Ich höre Schritte hinter mir und Eriks Stimme: „Becca, bitte bleib stehen. Es tut mir leid! Ich möchte nicht, dass du gehst. Bitte!“
Ich wirbele herum und schaue in sein trauriges, besorgtes Gesicht. Seine Augen flehen mich an, nicht weiter zu laufen. Für einen Moment vergesse ich, dass ich total wütend bin. „Bitte, Kleine. Natürlich kannst du einen Mädchenabend machen. Ich war bescheuert! Verzeih mir. Vielleicht bin ich einfach viel zu viel mit Soldaten zusammen? Coole Sprüche, hartes Rumgetue, Befehl und Gehorsam, der ganze blöde Testosteron-Bundeswehrscheiß, du weißt schon.“
Ich sehe zu ihm auf und erkenne den Anflug eines reumütigen Lächelns in seinen Augenwinkeln.

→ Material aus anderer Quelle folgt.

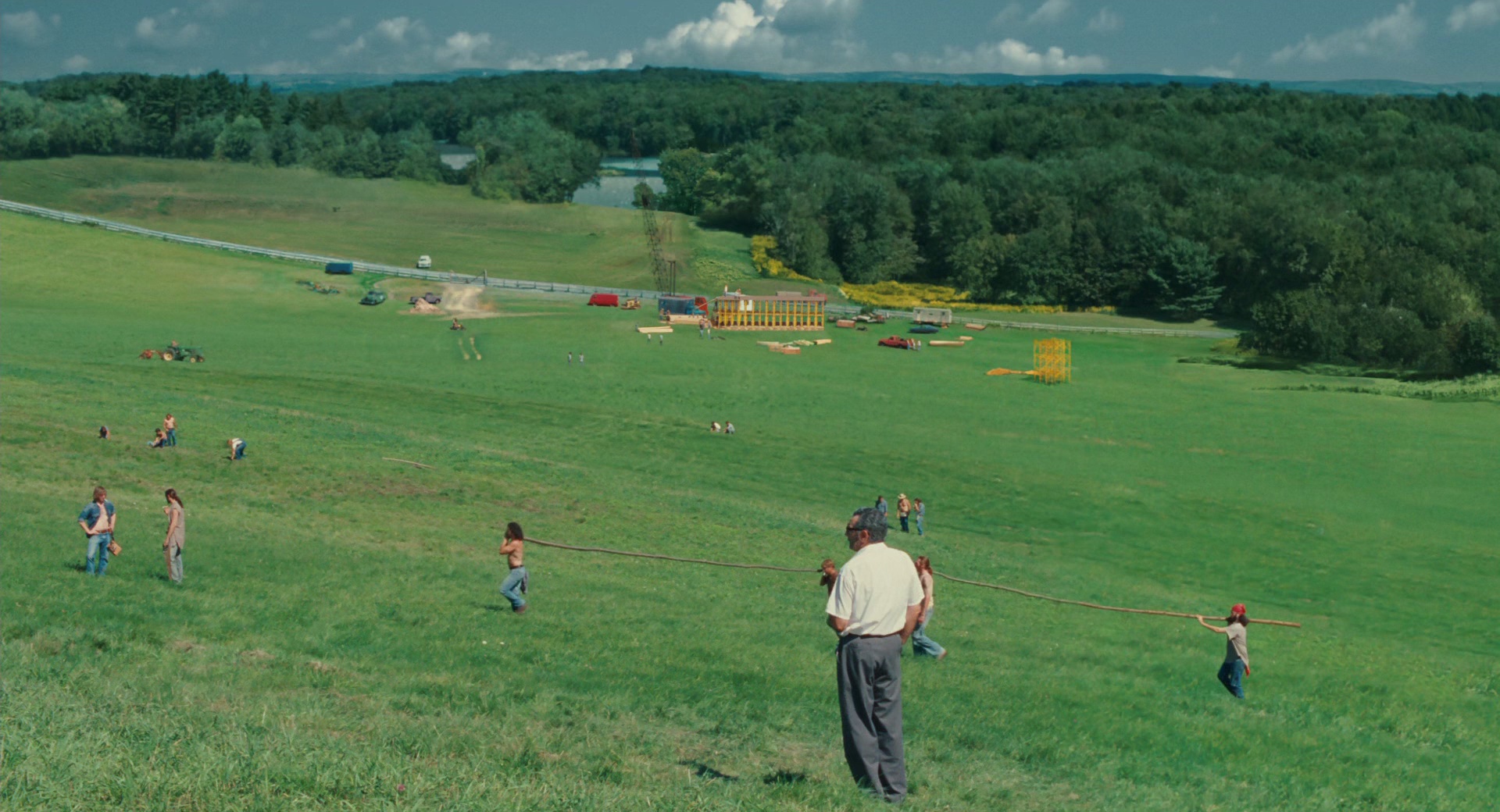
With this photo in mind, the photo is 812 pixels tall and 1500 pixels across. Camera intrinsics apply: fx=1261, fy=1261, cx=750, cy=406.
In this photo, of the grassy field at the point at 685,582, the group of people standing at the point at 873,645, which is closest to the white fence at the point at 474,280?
the grassy field at the point at 685,582

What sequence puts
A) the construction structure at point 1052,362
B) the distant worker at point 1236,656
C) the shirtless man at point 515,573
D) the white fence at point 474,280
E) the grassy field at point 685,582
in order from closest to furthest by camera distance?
the grassy field at point 685,582, the distant worker at point 1236,656, the shirtless man at point 515,573, the construction structure at point 1052,362, the white fence at point 474,280

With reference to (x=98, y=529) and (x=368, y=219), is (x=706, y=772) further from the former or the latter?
(x=368, y=219)

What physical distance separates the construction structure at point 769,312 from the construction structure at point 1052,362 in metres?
20.1

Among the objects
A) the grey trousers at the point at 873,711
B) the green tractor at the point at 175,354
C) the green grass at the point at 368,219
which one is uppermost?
the green grass at the point at 368,219

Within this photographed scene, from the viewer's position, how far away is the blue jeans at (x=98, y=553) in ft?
73.7

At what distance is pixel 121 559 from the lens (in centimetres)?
2456

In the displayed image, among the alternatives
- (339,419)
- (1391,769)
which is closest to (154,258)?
(339,419)

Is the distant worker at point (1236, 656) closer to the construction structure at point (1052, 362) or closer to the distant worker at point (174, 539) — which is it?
the distant worker at point (174, 539)

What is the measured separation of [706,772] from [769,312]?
9439cm

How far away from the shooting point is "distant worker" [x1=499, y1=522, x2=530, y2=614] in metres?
22.2

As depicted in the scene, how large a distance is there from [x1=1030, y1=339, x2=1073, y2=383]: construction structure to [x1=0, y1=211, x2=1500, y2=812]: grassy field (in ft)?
11.2

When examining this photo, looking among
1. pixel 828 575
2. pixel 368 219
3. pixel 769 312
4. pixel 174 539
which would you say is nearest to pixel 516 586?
pixel 174 539

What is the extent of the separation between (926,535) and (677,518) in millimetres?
8769

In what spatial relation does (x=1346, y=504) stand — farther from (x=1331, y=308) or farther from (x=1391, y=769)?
(x=1331, y=308)
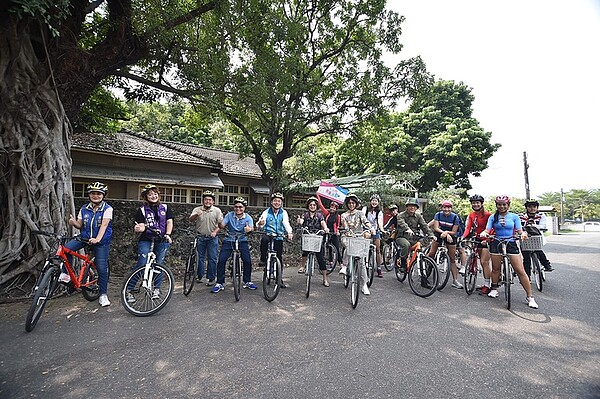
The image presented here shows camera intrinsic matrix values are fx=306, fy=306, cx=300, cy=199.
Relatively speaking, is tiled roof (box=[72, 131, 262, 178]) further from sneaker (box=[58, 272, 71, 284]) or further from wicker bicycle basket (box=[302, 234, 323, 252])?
wicker bicycle basket (box=[302, 234, 323, 252])

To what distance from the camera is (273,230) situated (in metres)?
5.77

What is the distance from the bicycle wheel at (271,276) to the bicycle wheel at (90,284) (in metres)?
2.64

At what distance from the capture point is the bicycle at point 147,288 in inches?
173

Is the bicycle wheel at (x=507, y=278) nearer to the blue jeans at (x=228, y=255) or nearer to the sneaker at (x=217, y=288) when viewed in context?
the blue jeans at (x=228, y=255)

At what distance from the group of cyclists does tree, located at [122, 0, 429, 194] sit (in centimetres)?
370

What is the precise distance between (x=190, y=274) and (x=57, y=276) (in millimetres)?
2057

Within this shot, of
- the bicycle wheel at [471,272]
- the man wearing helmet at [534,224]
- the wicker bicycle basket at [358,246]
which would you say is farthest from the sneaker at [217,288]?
the man wearing helmet at [534,224]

„Erik Sonnberg. Wenn ich dich nicht so verdammt lieben würde, dann …“
Im Bruchteil einer Sekunde drückt er mich gegen die Wand und küsst mich sanft auf dem Mund. Unsere Lippen berühren sich kitzelnd und fordernd und tausendfach Funken sprühend. Unfähig unseren Kuss zu beenden, lasse ich es zu, dass er meine Hände über meinem Kopf in seine nimmt und nun fester und leidenschaftlicher gegen die Wand drückt. Fast verzweifelt schmiegt er seinen Kopf in meine Halsbeuge und atmet ‚mich’ in tiefen Zügen immer wieder ein.
Juni 1993
Mir ist unendlich kalt! Es schüttet wie aus Kübeln. Ich habe mal wieder den blöden Bus verpasst und laufe jetzt nach Hause. Dass diese doofen Schulbusse auch immer auf die Sekunde genau abfahren müssen! Bis nach Hilberg brauche ich mindestens eine Dreiviertelstunde zu Fuß. Allein der Gedanke an diesen Fußmarsch lässt mich innerlich aufstöhnen. Natürlich habe ich keinen Schirm dabei. Heute Morgen war bester Sonnenschein. Ich mache einen Bogen um die großen Pfützen. Über die kleinen steige ich drüber. Als ich in die Fuggerstraße einbiege, spiele ich mit dem Gedanken, mich kurz beim Modegeschäft Schöffel aufzuwärmen - die haben da so eine tolle Esprit-Abteilung – oder einen Abstecher in die Buchhandlung Schmid zu machen, verwerfe ihn aber schnell. Ich bin bis auf die Unterhose durchnässt und ich habe Hunger. Oh Mann, es ist noch so weit bis nach Hause!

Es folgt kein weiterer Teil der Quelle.